> [REQUIRED ACTION] Please transcribe the listing below exactly, but only from the line containing "class: Mammalia" through its last line.

+++

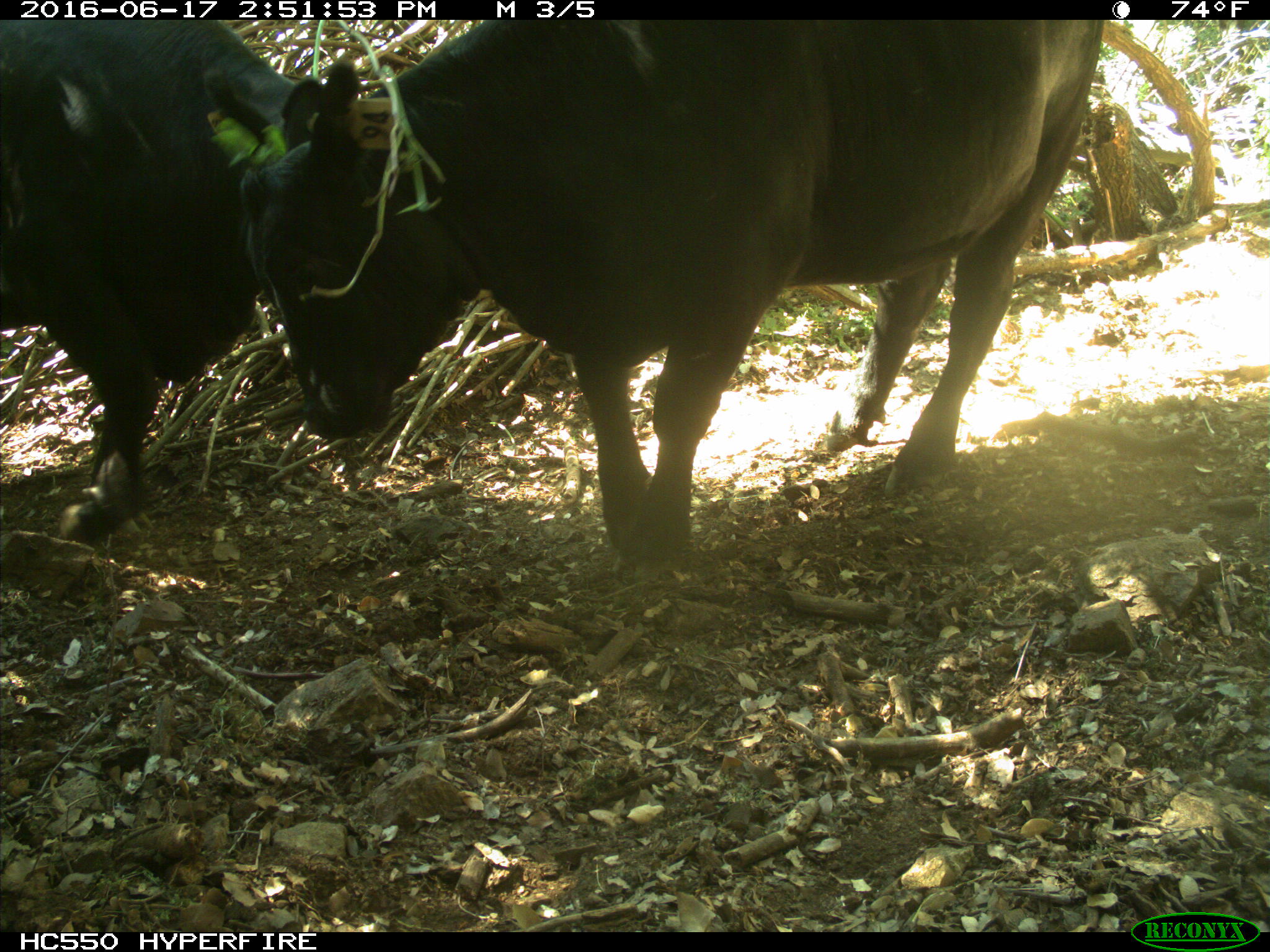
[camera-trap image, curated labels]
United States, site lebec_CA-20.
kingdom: Animalia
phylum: Chordata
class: Mammalia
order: Artiodactyla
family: Bovidae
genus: Bos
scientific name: Bos taurus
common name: domestic cow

+++

> [RESULT BELOW]
class: Mammalia
order: Artiodactyla
family: Bovidae
genus: Bos
scientific name: Bos taurus
common name: domestic cow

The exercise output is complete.